国土交通省が7月3日の第8回WGに協調的減車を盛り込んだ「現時点での考え方」を示し、翌週の7月11日に全国のほとんどの地域で増車を困難にする通達を出したことを受けて、内閣府規制改革会議が7月31日、国土交通省の方針を真っ向から否定する「タクシー事業を巡る諸問題に関する見解」を出してきました。本日WGデビューの奥田旅客課長がそのことを報告した後の質疑応答です。
全乗連副会長の坂本委員が巻き舌で「怪しからん」と一席ぶった後、当WGエースストライカー佐々木委員の登場です。佐々木委員は「感情的になってはいけません」と坂本委員をたしなめてからスタートしたのですが、話していくうちに徐々にヒートアップし、最後は「ちゃんとした情報を与えてもなお、このようなことを言う人は判断力に問題があると思われるので、審議会の委員を辞めてもらう必要がある」まで言ってしまいました(笑)。坂本委員と佐々木委員のどちらが感情的になっていたか議論が分かれるところですが、私は両委員の趣旨にほぼ全面的に同意です。
そしてそこから矛先は事務局の国土交通省に向かいます。「言われっぱなしでいいのか」「文書で反論しろ」「公開の場で議論しろ」・・・。これも当然の流れです。

#####

課題内容:
上にあるタクシー事業WGの審議を伝える文章の続きを、最後の文の後から書いてください。

#####

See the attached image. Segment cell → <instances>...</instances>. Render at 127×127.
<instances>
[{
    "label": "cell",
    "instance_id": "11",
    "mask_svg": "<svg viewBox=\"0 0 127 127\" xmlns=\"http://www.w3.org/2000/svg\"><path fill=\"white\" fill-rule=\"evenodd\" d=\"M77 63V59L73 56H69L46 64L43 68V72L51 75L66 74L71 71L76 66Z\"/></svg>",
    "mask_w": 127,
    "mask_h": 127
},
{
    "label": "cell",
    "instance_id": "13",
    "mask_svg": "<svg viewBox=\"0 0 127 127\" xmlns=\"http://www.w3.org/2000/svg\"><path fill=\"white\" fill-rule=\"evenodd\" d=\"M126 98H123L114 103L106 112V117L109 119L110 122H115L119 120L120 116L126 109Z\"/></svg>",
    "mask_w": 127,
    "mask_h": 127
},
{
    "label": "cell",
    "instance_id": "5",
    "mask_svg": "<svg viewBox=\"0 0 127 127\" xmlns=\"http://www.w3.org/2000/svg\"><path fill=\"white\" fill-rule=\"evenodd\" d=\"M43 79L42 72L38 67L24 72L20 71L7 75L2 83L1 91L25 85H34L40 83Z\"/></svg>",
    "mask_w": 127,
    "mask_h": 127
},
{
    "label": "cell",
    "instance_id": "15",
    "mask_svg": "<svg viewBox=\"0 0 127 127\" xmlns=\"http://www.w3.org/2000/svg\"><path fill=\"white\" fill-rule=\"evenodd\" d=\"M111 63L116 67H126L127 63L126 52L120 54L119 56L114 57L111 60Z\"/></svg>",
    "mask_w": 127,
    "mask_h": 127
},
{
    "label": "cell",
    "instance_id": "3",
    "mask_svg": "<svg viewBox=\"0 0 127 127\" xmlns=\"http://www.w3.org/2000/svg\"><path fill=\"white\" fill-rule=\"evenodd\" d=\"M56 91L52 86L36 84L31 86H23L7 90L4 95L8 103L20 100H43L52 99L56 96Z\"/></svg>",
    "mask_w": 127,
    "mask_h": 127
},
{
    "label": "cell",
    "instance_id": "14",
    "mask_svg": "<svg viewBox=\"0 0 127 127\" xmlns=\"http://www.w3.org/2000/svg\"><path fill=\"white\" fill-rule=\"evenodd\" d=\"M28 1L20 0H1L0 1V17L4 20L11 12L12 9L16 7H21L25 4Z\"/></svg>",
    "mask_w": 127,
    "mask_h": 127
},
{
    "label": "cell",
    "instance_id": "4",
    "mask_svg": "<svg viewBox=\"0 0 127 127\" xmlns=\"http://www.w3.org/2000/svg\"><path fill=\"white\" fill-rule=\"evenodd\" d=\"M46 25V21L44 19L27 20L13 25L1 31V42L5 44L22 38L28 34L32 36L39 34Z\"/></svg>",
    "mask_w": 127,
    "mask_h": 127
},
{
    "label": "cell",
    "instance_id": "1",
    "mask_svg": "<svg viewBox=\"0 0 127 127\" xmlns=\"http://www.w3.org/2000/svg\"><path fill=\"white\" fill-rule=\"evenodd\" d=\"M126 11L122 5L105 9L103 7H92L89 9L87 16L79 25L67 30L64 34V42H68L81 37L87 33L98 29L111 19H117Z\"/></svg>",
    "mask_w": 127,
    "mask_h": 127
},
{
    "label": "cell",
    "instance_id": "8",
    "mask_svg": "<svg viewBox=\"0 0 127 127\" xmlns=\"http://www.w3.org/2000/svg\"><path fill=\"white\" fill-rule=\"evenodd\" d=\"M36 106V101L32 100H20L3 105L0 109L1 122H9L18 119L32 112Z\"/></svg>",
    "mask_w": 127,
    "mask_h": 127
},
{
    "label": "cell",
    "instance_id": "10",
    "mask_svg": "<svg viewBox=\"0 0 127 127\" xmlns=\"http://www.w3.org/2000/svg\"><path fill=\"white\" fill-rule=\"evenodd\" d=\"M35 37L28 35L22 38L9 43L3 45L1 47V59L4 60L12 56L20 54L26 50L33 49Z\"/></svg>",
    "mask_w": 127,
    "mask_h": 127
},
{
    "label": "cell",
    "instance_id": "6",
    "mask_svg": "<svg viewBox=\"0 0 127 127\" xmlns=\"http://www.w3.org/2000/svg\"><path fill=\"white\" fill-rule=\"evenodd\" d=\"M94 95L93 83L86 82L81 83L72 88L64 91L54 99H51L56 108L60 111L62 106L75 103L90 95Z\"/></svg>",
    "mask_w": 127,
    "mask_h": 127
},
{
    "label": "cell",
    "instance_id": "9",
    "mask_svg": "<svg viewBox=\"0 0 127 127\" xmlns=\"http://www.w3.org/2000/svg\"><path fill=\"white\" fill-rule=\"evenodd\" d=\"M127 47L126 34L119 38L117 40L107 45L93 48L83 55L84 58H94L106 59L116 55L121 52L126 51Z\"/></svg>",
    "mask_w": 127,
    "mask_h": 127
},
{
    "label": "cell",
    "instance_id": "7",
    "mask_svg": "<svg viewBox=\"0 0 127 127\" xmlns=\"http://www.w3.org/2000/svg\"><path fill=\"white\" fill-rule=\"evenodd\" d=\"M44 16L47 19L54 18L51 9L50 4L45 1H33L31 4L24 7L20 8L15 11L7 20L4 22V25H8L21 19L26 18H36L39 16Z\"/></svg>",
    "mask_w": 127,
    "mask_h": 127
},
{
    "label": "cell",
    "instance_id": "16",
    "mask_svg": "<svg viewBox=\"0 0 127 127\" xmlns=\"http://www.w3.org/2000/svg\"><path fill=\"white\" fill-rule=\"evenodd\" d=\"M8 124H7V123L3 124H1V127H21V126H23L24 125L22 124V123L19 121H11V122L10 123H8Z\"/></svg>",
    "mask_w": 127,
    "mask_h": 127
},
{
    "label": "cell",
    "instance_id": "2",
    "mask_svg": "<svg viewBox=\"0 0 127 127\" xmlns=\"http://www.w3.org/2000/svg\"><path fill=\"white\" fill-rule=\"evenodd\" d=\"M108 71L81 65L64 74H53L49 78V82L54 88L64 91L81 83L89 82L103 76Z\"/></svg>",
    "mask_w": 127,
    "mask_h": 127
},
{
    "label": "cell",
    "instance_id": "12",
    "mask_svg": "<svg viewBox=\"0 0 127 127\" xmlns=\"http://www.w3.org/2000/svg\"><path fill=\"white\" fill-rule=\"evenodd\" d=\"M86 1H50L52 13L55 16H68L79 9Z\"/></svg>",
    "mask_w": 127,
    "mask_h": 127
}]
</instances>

#####

作業結果:
規制改革会議の見解に対する国土交通省の見解は文書ではなくコメントとして出たのですが、これが中途半端というか、はっきり言えばお粗末なものでした。
規制改革会議が国土交通省を批判する最大の根拠、いわゆる一丁目一番地は「規制緩和により消費者利益がもたらされた」です。具体的にどんな利益が消費者にもたらされたのか私にはさっぱり分からないのですが、国土交通省はこの部分をあっさり認めてしまいました。「おいおい待てよ」と言いたくなったのは私だけではないでしょう。
この部分はタクシーの規制議論の焦点であり、国会でも100%議論になります。国会議員から「タクシーの規制緩和で消費者にもたらされた利益とは、具体的に何ですか」と質問されたとき、今日も参考資料として出した「事業者によるサービス改善の取り組み集」を見せれば済むと国土交通省が思っているとしたら、ちょっと国会を舐め過ぎです。おまけにその「取り組み集」の一丁目一番地に掲載した企業が倒産しているのですから何をかいわんやです。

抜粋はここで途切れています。